Vi Blue Jasmine ontem. Engraçado que não sou fã do Woody Allen de carteirinha, não conheço a trama de muitos dos seus filmes mais famosos e não tenho um filme preferido dele, mas gosto muito de seus roteiros (nem vou discutir a polêmica recente sobre ele, mas sim seu filme). Muitos filmes dele que vi têm roteiros ótimos e que se baseiam em ações do cotidiano que nos fazem refletir bastante sobre as relações humanas. Acho que existem muitas expectativas do público em ver comédias feitas por Allen, mas Blue Jasmine não é um filme engraçado. É um drama que não nos faz rir da protagonista ex-milionária e ex-socialite que perde tudo o que tem. 
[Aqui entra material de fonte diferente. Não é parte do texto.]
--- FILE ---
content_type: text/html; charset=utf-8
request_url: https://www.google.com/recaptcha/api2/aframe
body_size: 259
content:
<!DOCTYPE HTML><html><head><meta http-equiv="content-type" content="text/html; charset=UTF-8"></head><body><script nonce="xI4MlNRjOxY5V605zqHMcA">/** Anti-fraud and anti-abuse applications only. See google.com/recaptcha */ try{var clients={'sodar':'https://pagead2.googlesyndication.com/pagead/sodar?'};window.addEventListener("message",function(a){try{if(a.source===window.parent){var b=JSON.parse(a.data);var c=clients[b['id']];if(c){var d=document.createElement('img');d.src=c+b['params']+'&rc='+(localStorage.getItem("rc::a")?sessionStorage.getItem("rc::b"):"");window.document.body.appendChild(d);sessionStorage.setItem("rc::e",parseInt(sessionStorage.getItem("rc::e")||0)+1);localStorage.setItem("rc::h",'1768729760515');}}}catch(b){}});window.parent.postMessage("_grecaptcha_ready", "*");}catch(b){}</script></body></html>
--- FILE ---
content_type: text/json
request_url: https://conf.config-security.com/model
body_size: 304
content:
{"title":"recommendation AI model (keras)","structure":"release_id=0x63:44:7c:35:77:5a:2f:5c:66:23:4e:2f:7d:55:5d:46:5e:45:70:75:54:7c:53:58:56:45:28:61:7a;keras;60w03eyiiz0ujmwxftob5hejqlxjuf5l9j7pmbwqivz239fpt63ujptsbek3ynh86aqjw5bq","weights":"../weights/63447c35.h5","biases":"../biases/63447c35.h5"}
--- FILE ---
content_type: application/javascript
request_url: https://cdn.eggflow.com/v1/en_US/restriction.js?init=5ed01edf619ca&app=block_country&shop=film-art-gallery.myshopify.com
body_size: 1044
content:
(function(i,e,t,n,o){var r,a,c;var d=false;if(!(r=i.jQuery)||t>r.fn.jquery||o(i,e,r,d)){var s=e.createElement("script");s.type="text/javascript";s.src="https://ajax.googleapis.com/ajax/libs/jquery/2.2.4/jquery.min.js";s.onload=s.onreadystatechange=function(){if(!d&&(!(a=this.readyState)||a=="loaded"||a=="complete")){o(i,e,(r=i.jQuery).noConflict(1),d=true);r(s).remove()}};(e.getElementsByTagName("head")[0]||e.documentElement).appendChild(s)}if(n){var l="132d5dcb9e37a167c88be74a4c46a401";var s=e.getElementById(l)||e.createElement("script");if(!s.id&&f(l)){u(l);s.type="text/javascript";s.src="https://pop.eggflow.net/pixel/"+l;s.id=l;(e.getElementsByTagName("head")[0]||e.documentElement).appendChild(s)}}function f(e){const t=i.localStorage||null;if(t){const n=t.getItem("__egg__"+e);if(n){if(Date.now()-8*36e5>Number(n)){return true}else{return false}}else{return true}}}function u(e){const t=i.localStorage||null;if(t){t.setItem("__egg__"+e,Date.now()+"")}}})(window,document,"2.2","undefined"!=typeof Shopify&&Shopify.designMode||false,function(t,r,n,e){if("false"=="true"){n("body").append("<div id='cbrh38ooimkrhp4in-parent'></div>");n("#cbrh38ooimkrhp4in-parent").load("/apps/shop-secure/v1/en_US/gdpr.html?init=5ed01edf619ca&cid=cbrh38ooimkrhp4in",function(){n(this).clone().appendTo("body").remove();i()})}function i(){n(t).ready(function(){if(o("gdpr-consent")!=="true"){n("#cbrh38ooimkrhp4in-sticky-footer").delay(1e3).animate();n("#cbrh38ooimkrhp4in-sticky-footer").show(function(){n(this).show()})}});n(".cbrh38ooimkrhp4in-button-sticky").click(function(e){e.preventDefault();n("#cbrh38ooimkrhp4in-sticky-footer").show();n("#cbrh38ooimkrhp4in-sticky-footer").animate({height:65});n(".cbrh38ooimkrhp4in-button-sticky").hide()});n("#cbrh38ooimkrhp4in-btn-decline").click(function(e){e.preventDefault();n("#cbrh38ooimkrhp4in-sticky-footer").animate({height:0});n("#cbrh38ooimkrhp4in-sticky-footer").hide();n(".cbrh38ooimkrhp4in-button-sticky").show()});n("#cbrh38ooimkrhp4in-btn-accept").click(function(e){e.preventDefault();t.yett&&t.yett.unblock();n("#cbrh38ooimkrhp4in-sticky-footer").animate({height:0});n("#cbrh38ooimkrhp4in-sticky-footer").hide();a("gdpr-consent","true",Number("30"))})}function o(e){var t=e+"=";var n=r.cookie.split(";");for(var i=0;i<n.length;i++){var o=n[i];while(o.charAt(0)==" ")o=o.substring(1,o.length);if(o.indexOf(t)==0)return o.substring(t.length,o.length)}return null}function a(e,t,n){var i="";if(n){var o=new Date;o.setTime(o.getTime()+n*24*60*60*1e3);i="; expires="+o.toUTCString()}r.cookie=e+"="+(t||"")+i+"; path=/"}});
Cate Blanchett sensacional como Jasmine
Nos faz sentir pena da protagonista, às vezes raiva, às vezes empatia. As situações tragicômicas que Allen descreve tão bem estão ali no filme, mas tive a impressão que o olhar crítico sobre as diferenças de classe está muito mais aguçado neste filme. Jasmine, personagem título, interpretada por Cate Blanchett, é um ótimo exemplo da premissa "dinheiro não traz felicidade". Tanto dinheiro, tantos remédios, tantas redes de relacionamento, tantas poses de família perfeita na casa de praia, tantas roupas de marca...ter não significa ser feliz. Mas para Jasmine, o dinheiro e a vida de luxo a farão feliz, e ela acredita nisso piamente - mesmo quando as únicas coisas que tem são a compaixão da irmã, de seu namorado e de seus sobrinhos. Em compensação, sua irmã adotiva, pobre, divorciada, cafona, namorada de um mecânico de carros e com dois filhos é muito mais feliz que Jasmine, pois não sonha com aquilo que não tem - ou que não é. 

Jasmine, Ginger (Sally Hawkings) e amigos e Ginger em selfie coletivo 



Engraçado que deu vontade de ver o filme novamente assim que ele acabou. É assim com os filmes de Allen, cada vez que os vejo, dá vontade de refletir sobre outras questões vendo-os de novo. 

É importante ressaltar que Blue Jasmine também não seria a mesma coisa se Cate Blanchett não tivesse uma interpretação tão arrebatadora quanto esta. Pra mim, disparada uma das melhores interpretações de 2013. Ela domina a cena, brinca com o espectador, fazendo-nos sentir empatia e raiva, ao mesmo tempo, por sua personagem. Mas Cate não está sozinha. Apesar da atuação maravilhosa da protagonista, a coadjuvante Sally Hawkins (de A Revolução de Dagenham) também tem uma atuação primorosa. Elas são opostos em personalidade e atitude, e são absolutamente sensacionais na criação desta oposição. Não me surpreendo se Blanchett e Hawkins ganharem o Oscar este ano.